La investigación, iniciada en 2019 y encabezada por el fiscal general Peter Neronha, concluyó que el abuso ocurrió “a una escala abominable y asombrosa”. Según el funcionario, las autoridades de la diócesis priorizaron la reputación de la Iglesia sobre la protección de los menores.

El informe identifica 75 religiosos con acusaciones creíbles, entre ellos 61 sacerdotes y diáconos, 13 miembros de órdenes religiosas y un sacerdote externo. Las víctimas tenían principalmente entre 11 y 14 años, y cerca de 150 de ellas fueron entrevistadas durante la investigación.

La fiscalía también presentó cargos penales contra cuatro sacerdotes: John Petrocelli, James Silva y Kevin Fisette, quienes esperan juicio, y Edward Kelly, fallecido en 2022.

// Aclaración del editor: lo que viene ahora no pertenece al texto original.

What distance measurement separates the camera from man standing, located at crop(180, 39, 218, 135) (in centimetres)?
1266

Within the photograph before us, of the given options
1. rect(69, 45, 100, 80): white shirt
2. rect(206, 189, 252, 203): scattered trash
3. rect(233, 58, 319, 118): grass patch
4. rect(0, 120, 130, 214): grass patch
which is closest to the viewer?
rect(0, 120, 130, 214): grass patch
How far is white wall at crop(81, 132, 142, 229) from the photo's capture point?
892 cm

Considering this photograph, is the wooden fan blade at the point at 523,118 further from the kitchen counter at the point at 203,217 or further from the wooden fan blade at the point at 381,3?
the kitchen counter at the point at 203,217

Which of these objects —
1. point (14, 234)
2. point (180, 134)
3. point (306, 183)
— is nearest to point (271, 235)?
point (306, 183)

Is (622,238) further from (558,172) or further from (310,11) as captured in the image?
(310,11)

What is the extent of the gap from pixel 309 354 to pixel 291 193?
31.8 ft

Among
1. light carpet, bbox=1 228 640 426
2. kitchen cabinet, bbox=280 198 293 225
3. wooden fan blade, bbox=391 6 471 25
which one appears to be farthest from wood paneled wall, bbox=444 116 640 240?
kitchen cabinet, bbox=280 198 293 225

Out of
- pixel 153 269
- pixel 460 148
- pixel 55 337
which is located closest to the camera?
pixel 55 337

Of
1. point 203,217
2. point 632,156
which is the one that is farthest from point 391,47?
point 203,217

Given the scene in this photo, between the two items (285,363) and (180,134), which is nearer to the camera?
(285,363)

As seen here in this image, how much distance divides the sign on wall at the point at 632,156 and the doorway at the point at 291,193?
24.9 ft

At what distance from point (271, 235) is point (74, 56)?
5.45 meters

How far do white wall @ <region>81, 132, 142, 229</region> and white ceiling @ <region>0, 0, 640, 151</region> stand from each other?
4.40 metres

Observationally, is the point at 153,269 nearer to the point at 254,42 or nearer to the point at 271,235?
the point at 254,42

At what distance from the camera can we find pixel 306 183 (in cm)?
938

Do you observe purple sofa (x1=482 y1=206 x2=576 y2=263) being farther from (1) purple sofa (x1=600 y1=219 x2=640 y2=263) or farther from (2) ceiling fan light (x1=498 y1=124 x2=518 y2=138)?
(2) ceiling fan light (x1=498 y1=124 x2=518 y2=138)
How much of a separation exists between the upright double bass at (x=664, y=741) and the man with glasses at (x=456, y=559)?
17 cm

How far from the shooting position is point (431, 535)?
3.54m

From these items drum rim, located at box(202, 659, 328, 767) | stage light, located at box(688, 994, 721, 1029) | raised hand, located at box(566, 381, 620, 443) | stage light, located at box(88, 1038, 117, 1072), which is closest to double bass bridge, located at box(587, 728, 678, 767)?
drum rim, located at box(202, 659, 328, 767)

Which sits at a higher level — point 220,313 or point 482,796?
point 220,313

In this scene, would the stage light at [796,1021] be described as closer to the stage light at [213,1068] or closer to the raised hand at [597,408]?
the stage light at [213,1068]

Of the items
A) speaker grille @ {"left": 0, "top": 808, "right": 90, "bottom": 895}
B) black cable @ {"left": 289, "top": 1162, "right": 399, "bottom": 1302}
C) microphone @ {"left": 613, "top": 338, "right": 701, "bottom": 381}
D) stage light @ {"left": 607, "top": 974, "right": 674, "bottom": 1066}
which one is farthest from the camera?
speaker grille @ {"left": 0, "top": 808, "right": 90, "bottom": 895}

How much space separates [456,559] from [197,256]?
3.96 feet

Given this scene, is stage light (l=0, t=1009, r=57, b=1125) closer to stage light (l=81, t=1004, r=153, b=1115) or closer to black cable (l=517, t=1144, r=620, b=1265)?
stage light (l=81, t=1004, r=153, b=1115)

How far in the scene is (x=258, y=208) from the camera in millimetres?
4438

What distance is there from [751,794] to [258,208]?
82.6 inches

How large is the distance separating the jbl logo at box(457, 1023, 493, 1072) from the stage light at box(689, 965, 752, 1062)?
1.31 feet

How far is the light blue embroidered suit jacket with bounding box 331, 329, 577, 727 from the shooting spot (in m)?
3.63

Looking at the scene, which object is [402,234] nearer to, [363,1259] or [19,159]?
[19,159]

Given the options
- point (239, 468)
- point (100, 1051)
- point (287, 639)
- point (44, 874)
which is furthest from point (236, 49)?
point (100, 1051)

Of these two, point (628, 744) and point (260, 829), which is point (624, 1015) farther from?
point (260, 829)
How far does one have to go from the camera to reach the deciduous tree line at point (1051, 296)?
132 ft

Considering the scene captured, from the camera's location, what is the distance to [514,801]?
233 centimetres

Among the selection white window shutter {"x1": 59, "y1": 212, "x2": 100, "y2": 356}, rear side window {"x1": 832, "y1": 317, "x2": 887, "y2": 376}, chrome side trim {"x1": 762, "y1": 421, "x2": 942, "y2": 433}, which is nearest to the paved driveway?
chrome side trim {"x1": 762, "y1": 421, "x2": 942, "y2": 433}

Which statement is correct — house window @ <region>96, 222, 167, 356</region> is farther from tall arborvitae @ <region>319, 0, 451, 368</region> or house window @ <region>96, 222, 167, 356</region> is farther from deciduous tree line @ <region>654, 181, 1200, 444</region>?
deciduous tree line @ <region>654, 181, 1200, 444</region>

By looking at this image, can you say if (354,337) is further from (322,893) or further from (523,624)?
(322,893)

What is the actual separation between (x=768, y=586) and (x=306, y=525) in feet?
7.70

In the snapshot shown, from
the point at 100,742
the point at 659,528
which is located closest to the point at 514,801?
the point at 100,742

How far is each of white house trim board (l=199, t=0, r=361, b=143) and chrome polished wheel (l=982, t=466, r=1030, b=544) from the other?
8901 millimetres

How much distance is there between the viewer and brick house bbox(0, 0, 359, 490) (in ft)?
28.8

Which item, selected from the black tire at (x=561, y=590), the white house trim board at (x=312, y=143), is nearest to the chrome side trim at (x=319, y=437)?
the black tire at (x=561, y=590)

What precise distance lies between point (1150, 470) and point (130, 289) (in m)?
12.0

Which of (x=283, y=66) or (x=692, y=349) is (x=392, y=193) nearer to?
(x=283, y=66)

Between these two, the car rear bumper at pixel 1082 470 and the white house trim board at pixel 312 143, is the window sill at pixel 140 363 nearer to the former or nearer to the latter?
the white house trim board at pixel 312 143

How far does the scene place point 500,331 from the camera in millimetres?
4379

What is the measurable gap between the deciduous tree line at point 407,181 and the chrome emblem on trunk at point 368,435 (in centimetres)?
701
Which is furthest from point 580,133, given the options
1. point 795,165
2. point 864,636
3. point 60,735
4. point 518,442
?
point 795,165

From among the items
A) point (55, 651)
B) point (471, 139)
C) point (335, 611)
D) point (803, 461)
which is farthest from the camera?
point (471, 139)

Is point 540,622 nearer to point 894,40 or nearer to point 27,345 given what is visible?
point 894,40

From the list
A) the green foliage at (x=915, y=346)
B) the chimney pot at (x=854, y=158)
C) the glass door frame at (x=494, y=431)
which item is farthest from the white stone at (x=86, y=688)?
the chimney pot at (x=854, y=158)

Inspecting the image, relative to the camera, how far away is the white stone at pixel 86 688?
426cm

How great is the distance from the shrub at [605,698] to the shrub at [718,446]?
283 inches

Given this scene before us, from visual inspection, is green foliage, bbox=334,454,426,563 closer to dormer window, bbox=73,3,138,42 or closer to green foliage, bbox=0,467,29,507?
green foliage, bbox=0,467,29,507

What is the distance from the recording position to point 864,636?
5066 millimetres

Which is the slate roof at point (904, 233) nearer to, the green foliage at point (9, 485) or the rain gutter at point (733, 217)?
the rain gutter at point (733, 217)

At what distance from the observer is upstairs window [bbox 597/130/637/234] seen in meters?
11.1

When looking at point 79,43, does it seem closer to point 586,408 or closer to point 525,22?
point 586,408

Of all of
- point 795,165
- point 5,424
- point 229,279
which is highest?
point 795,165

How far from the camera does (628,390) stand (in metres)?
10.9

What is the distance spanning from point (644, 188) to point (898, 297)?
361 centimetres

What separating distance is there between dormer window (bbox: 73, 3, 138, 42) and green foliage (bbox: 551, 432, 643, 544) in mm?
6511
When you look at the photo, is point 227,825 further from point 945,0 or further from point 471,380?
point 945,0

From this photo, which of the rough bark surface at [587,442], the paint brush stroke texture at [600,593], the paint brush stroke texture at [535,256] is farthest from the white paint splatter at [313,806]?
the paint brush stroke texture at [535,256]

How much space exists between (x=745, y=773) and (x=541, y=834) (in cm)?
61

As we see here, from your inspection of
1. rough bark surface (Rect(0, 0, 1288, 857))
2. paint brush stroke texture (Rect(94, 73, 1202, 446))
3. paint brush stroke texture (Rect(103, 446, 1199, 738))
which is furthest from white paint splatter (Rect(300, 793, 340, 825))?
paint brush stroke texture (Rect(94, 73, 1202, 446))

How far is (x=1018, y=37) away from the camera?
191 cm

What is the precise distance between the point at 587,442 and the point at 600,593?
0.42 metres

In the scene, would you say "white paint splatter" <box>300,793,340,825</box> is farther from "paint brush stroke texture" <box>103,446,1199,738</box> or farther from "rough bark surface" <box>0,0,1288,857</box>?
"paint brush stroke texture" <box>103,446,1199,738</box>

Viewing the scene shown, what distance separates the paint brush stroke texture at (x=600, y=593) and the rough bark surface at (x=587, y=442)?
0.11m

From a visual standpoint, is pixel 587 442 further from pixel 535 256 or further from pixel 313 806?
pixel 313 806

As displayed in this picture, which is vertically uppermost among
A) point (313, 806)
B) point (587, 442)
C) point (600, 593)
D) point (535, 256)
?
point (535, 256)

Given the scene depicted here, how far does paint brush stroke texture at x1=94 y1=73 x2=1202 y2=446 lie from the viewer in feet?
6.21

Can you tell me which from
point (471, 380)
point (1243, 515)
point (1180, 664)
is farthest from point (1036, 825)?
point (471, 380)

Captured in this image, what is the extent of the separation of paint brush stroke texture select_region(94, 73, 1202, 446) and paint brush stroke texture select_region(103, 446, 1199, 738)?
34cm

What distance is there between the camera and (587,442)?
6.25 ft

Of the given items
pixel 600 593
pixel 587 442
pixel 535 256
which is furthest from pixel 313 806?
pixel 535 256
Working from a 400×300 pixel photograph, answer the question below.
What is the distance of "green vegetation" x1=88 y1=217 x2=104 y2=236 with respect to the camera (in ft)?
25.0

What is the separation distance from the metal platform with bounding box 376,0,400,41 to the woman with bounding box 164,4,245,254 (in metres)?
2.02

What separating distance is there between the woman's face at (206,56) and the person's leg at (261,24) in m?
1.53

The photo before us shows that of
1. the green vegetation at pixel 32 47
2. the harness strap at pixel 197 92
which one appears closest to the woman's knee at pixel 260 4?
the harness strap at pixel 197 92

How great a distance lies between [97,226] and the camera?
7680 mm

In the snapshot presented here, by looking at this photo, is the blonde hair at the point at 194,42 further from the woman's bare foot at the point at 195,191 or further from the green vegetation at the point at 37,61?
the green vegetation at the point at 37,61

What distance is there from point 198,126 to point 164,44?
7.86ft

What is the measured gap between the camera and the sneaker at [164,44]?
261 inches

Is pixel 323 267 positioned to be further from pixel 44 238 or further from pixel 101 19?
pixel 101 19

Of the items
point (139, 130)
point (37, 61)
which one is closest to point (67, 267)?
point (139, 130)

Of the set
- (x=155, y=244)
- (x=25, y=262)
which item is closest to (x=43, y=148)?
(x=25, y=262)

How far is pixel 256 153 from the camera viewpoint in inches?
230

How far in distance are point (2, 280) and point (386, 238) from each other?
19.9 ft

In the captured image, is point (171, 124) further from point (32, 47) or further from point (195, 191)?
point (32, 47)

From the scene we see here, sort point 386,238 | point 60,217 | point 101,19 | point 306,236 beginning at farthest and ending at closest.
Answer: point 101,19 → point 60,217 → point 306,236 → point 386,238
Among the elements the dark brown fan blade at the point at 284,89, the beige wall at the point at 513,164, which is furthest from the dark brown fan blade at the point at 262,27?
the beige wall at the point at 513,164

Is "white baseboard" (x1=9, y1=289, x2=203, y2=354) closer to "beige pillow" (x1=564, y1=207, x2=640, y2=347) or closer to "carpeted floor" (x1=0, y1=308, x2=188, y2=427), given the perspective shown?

De acuerdo con el documento, la diócesis retrasó las investigaciones y optó por trasladar a los acusados a otras iglesias. Incluso creó en la década de 1950 un centro de retiro espiritual para tratar a los sacerdotes implicados, antes de enviarlos posteriormente a programas de tratamiento cuando los abusos comenzaron a considerarse un problema de salud mental.